[Dataset items]
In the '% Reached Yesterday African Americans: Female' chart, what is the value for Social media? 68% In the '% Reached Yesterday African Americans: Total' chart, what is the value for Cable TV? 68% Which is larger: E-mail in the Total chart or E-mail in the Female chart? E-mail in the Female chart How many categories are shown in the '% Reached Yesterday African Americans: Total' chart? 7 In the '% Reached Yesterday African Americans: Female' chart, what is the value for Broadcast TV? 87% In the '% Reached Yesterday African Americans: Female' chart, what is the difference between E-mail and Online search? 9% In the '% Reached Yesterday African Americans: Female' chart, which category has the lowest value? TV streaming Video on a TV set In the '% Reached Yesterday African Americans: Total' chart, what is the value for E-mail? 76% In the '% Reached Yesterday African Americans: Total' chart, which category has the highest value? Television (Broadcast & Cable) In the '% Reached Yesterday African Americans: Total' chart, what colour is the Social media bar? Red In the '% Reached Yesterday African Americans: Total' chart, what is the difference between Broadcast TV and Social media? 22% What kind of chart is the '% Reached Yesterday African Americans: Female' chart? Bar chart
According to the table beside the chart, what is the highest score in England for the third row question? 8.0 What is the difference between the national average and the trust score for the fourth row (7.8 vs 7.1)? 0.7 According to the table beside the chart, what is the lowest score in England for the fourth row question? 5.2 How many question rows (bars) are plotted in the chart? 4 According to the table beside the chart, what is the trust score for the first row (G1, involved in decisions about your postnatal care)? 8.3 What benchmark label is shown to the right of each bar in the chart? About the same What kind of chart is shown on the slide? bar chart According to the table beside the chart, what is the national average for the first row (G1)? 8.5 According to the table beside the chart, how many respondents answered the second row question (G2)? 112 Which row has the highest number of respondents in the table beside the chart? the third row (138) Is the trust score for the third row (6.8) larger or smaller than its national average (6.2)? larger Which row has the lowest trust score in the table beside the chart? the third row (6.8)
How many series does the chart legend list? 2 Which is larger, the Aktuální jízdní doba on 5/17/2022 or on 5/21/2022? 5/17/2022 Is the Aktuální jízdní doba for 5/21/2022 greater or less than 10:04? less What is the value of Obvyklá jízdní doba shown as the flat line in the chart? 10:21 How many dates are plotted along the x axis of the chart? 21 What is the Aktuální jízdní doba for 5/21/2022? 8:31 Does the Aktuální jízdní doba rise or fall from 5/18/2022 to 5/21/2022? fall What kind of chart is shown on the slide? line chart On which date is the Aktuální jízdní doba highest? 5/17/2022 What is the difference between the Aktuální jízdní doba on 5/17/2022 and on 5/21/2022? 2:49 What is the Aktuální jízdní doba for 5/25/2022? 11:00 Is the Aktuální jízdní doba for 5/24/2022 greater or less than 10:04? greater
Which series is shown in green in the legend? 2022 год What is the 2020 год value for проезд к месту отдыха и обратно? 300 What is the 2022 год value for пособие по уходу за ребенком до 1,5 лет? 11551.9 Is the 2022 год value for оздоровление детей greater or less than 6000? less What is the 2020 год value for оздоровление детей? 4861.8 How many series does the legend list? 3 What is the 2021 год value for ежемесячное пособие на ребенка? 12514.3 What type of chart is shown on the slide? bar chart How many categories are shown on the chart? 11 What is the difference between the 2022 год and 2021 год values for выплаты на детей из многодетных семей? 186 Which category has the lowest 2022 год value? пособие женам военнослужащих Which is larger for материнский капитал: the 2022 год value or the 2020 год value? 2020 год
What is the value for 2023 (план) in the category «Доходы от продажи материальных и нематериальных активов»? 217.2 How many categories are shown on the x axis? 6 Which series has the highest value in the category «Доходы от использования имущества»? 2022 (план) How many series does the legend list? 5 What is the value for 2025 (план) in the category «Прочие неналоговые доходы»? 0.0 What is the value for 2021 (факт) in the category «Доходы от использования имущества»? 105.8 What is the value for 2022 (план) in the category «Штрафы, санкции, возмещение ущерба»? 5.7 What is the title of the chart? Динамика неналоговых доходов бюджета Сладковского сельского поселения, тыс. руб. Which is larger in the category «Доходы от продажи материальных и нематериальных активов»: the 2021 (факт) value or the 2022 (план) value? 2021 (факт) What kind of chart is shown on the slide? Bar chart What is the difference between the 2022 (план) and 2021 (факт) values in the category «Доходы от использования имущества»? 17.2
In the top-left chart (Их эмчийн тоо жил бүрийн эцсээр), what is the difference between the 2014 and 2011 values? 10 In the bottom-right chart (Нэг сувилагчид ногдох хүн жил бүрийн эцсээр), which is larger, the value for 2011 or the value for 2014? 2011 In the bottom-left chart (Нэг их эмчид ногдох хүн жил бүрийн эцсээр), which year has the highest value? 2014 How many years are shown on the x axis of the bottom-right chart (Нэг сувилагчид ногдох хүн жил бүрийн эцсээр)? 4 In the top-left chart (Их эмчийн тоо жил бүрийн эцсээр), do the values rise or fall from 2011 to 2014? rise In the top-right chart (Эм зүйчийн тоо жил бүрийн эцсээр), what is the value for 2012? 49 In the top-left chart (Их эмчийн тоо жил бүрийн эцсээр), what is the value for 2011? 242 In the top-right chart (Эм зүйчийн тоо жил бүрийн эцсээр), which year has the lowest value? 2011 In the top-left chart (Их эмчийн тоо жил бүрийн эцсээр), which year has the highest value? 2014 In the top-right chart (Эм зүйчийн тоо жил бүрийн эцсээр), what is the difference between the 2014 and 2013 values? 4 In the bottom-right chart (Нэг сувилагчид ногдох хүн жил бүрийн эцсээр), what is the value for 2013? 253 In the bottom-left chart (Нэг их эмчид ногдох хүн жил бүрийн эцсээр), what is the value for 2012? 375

WORK ORDER »
Please extract every line of the records that contains the word "материальных". Matching is case-sensitive.

EXERCISE RESULT »
What is the value for 2023 (план) in the category «Доходы от продажи материальных и нематериальных активов»? 217.2 How many categories are shown on the x axis? 6 Which series has the highest value in the category «Доходы от использования имущества»? 2022 (план) How many series does the legend list? 5 What is the value for 2025 (план) in the category «Прочие неналоговые доходы»? 0.0 What is the value for 2021 (факт) in the category «Доходы от использования имущества»? 105.8 What is the value for 2022 (план) in the category «Штрафы, санкции, возмещение ущерба»? 5.7 What is the title of the chart? Динамика неналоговых доходов бюджета Сладковского сельского поселения, тыс. руб. Which is larger in the category «Доходы от продажи материальных и нематериальных активов»: the 2021 (факт) value or the 2022 (план) value? 2021 (факт) What kind of chart is shown on the slide? Bar chart What is the difference between the 2022 (план) and 2021 (факт) values in the category «Доходы от использования имущества»? 17.2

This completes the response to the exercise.